Zig shouldn't have a lot of trouble entering any place where C is already in. That's the advantage, you can import any C function and you can even kinda transpile C to Zig. So in theory even if you don't have a library in Zig for what you want, so long as there is a C one you should be good
17:36 The way Low Level Learning guy is looking at ThePrimeagen jucy ace is killing me
learning computer programming for the first time is hard these days. I started in Pascal then learnt some C, then did some C++ back in the 90s. Then not being in software development, then just doing dirty for loops in interpreted languages where I didn't need to really care. Then coming back to Rust it makes you feel like you're doing CS 101 all over again. I think if people don't learn on Rust first, then people should learn in C then move to Rust.

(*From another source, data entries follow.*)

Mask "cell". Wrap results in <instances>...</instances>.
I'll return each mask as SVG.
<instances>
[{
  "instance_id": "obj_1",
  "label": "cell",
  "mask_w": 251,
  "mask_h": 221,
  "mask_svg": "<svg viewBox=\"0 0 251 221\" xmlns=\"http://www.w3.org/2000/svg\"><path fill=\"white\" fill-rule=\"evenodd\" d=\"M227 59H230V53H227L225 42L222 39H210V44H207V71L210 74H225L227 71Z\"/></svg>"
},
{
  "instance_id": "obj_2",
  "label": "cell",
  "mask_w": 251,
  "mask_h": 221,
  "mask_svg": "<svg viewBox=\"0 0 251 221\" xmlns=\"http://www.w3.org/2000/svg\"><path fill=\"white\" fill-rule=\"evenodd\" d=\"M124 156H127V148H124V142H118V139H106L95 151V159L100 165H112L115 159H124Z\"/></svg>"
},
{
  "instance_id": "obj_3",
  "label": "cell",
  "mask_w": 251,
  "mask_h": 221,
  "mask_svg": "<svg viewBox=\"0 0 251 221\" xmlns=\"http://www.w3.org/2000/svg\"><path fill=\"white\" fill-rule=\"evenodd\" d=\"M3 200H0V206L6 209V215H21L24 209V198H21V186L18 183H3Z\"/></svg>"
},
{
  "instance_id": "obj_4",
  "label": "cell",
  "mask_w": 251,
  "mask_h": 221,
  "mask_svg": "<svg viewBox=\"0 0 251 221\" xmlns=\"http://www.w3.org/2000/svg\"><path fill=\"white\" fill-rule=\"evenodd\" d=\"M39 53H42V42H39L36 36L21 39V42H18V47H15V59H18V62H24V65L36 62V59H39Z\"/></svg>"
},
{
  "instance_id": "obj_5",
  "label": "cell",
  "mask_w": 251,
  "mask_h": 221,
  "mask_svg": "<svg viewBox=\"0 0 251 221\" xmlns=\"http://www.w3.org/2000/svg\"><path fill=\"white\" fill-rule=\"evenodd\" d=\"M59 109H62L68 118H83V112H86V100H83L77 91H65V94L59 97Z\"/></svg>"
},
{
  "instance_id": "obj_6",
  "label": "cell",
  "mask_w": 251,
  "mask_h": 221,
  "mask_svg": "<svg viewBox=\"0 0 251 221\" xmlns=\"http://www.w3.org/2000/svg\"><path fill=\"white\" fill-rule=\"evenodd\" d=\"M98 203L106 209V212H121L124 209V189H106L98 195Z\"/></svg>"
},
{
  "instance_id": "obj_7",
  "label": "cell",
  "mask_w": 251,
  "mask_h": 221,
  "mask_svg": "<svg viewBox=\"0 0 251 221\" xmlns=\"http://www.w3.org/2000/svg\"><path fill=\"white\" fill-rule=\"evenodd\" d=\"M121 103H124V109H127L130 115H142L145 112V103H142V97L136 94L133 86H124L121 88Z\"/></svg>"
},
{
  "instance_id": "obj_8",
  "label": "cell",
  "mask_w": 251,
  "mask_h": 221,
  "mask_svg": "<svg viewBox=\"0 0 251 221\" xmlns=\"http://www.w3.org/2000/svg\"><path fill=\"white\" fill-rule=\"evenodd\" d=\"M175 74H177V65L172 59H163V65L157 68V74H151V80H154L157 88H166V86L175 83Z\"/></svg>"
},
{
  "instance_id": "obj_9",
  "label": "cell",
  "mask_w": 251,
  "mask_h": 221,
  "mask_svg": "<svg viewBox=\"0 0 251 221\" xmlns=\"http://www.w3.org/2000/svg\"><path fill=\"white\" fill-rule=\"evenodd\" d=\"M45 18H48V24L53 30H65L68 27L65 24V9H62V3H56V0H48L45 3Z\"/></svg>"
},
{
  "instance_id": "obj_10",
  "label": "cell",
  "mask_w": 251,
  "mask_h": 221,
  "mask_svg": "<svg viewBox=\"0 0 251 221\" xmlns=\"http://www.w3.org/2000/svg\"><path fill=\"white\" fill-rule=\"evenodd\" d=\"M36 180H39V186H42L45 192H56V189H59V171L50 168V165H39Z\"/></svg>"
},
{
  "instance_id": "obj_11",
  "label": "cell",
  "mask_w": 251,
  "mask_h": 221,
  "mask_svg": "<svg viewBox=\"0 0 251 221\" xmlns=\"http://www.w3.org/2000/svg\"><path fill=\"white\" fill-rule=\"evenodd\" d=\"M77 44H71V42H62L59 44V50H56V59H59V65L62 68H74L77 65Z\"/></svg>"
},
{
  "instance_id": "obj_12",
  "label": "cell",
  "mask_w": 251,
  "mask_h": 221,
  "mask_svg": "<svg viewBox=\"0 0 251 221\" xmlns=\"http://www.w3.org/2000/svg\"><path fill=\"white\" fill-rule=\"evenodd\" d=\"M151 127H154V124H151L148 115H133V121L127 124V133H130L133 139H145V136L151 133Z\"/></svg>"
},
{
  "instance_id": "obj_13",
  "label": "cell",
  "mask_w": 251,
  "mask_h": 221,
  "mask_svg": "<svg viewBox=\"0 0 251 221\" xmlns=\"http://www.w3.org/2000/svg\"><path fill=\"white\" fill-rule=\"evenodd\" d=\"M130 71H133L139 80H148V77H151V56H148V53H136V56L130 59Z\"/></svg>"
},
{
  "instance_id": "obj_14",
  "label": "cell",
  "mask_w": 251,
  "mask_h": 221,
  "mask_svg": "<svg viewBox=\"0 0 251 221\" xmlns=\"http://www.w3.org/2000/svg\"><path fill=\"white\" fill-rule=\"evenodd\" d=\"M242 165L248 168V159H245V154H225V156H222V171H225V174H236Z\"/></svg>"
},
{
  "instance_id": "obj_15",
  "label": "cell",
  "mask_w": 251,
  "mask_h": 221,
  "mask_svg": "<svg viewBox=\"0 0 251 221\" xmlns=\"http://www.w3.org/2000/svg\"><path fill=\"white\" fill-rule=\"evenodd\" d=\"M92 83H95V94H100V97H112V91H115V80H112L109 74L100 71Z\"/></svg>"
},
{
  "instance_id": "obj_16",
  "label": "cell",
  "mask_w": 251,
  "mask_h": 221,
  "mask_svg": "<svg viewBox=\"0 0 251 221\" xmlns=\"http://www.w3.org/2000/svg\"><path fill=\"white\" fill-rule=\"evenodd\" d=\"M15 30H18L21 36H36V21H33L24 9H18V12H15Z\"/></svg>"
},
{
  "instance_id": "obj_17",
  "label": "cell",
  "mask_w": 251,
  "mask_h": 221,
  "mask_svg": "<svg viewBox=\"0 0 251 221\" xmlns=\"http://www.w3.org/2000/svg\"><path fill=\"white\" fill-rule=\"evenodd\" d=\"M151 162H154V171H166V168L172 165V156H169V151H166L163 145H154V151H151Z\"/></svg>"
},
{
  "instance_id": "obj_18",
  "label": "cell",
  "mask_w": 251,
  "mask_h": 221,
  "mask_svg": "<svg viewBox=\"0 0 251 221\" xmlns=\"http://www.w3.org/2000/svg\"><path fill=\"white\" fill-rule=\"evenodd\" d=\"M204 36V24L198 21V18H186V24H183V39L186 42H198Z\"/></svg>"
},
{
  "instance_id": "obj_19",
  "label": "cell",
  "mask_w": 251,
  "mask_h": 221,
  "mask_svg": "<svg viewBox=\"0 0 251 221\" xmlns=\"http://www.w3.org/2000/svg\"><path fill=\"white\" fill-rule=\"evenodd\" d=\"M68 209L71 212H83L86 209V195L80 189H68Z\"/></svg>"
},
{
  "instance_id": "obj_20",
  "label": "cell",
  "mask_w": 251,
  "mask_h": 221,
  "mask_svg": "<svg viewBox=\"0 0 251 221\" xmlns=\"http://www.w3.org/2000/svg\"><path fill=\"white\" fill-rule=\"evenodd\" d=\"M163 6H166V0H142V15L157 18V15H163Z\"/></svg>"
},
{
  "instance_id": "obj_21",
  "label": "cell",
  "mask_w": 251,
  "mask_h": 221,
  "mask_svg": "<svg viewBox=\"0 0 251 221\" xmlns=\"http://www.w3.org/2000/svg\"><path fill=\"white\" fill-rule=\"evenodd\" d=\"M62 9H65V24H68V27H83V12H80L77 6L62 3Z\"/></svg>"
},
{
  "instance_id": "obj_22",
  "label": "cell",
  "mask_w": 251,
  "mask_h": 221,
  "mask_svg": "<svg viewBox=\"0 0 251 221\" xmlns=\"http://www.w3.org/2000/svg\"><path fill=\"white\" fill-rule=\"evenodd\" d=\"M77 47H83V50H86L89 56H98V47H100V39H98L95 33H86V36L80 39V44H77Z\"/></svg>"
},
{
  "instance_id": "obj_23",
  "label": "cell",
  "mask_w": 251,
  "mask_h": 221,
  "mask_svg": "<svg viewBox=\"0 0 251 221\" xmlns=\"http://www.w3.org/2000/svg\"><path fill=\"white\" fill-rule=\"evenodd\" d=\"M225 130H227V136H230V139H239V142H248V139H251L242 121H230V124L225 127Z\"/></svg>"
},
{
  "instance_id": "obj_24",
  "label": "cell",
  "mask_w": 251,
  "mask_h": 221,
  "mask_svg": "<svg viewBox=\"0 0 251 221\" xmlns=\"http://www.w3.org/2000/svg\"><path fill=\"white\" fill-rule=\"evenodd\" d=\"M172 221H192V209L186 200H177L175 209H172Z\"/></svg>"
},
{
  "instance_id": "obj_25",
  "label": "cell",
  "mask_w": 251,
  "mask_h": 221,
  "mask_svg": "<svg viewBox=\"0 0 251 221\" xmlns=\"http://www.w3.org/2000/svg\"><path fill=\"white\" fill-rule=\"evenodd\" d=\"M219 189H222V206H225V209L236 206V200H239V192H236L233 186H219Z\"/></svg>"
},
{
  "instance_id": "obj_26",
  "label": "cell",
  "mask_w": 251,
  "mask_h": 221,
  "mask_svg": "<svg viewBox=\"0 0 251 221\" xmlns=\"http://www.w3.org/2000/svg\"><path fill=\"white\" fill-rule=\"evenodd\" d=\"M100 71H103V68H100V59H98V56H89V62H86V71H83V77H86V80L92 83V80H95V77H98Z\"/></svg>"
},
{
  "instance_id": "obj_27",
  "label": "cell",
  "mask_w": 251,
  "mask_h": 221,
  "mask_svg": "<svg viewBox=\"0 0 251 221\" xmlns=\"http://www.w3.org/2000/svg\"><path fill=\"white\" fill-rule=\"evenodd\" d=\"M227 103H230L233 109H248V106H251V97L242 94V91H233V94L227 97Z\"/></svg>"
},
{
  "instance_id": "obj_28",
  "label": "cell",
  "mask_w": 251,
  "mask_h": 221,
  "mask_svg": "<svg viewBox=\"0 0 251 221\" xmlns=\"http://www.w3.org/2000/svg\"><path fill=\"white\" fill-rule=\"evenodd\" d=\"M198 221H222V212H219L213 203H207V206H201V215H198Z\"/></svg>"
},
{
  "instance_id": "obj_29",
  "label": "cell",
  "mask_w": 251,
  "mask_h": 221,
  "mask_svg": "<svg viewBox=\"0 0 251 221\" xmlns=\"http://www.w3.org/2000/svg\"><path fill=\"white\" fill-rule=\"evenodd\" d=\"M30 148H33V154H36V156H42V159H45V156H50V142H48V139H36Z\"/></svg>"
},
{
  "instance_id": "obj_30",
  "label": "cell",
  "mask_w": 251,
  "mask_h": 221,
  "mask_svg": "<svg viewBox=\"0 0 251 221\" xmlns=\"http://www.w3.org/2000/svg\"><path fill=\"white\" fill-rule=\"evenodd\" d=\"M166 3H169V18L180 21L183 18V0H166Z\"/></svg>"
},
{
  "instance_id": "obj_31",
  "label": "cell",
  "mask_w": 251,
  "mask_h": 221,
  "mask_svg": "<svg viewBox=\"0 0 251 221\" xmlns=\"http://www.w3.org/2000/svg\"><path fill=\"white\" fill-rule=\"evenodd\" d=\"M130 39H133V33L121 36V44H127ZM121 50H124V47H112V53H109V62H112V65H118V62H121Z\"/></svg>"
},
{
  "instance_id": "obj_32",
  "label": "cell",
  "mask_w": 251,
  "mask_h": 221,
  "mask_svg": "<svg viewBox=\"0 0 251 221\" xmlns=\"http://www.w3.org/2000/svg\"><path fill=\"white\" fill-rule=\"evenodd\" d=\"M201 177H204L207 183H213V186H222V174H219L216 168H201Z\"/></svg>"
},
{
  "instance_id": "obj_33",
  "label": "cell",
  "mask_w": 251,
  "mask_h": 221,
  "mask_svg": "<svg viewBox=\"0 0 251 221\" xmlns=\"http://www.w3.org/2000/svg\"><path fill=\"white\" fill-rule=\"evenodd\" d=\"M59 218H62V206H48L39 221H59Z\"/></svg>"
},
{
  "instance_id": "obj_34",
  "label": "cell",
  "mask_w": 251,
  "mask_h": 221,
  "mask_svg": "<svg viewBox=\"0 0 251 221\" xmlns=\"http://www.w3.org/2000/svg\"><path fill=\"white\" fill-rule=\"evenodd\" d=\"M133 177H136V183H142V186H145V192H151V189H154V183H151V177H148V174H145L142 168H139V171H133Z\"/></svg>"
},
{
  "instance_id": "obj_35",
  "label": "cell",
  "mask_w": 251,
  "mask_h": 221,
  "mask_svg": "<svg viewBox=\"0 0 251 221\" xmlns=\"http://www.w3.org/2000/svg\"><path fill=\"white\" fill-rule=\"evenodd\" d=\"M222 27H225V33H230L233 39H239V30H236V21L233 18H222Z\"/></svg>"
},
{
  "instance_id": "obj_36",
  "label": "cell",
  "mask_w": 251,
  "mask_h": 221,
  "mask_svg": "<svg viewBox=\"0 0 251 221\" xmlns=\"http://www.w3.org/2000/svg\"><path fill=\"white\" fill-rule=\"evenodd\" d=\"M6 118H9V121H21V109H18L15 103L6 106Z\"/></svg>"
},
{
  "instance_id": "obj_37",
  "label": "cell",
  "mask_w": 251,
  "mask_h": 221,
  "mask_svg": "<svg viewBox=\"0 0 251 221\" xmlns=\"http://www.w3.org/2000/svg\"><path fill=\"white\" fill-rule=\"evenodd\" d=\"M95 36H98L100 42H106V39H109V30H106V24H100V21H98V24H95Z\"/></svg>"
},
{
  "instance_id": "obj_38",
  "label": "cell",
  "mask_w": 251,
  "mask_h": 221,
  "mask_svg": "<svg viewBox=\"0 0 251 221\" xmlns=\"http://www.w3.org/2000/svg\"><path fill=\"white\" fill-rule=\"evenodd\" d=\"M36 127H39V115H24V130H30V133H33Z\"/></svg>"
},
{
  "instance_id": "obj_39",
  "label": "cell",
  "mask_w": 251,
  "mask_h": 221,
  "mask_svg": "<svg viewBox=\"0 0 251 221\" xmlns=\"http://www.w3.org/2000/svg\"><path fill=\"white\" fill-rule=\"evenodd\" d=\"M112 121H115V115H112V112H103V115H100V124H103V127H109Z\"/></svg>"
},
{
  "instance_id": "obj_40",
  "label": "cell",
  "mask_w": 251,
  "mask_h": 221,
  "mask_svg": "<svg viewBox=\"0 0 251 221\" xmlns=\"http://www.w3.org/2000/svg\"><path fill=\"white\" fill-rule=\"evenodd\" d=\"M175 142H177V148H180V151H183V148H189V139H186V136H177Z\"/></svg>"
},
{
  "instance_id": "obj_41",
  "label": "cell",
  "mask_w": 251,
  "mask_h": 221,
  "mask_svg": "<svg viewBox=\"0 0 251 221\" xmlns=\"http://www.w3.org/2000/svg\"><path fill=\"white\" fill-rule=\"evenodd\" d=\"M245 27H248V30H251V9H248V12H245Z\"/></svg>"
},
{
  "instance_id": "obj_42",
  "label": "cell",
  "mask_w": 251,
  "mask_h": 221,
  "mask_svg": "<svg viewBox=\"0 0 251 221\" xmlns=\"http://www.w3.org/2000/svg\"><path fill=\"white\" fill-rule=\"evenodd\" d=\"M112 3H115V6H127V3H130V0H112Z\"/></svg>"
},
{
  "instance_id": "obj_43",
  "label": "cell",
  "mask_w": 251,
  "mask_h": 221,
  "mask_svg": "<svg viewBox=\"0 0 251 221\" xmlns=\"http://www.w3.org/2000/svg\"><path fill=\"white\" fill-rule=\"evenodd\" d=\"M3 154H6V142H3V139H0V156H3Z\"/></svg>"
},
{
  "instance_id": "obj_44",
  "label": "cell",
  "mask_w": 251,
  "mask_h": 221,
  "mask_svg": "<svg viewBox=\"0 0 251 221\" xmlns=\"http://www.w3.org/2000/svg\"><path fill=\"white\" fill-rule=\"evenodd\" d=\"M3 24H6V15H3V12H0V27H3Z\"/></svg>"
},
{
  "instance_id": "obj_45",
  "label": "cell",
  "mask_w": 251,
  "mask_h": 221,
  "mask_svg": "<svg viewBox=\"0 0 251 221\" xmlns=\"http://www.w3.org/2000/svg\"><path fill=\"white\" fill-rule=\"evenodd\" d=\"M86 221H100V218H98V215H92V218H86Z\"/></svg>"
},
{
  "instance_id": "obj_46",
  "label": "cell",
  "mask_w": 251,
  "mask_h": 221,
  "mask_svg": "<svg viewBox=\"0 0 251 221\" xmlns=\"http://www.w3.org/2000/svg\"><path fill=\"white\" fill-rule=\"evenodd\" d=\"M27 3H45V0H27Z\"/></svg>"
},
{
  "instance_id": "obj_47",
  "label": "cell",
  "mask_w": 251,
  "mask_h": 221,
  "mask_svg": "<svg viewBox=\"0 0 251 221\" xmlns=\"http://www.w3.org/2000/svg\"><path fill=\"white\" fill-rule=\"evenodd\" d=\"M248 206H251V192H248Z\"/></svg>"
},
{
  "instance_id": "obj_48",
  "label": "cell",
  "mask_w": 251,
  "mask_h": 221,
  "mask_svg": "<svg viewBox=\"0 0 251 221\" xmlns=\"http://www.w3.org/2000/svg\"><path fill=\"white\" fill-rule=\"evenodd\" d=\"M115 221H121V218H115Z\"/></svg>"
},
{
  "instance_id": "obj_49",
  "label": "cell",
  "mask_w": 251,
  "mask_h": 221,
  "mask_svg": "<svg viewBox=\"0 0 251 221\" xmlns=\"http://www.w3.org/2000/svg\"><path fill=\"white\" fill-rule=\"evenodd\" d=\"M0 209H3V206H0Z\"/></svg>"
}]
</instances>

This guy is a web development guy . I know him . He just making video from his basement. Nonclue for this guy .
hidden control flow is cool for anti debugging techniques and anti analysis. Cool stuff
Programmers in about 105 different programming languages were challenged to write a specific test code that found and counted prime numbers. RUST was about 3.5 times faster than just about any other language including assembler language. The only language that was faster than RUST was ZIG - which was twice as fast as RUST. If you want your program to run as quick as possible - it turns out this very new programming language is the one to beat.
how can Rust and Zig be faster then assembler ? Is it bcs. of the optimization from the compiler ? I hope somebody can explain me that.
@@npc_codeit's hard to handwrite fast assembly. The compiler is really smart
Came for the reaction, stayed for the yelling 👍
There is two thing I respect Java for and that is SomeGeneric and forcing the developer to handle exceptions or declare that it throws an exception.
0:18 That spit is personal. I always laugh out loud when hear that hawking sound followed by spitting for C++, C#. And I listen to these vids while doing something else :D
Edited timestamp for better timing.
Testing after writing the code is kind of a thing I hear many people doing. Not that the TDD is bad or hard, but still kind of a preference thing.
So only ever been a hobbyist, and only ever used Python. And about 6 months ago now I decided to learn Rust, and I personally found it very easy to pick up and start building stuff. Now was it good, or anything, no, and never was gonna be. But I've loved learning Rust, compared to when I was first starting out with Python.
"But I thought we didn't do jokes below the C level".
*Everyone liked that*
Zig's build system is great, takes away the pain of C . But then you have to take care of the allocators, which is cool for hobby projects, not sure in production.
Vectors are the coolest part of zig imo. Super easy simd work
1:35 - Jesus Christ I'm so much with you on that. I hate throwing errors. I would much rather break the entire language's paradigm and return an error or a list with the return value and possible error and just straight up do it the procedural way.
functions not having what it throws in the signature is also one of the biggest problems in C++. Yeah you do have noexcept there but almost no one actually uses that correctly and it's basically only in code documentation and doesn't actually enforce anything
The only time I use TDD is when designing an APi. I find it easier to visualize how an API should work by actually writing the client code first.
Net. The compiler help is what I ve been looking all my life. I found my language.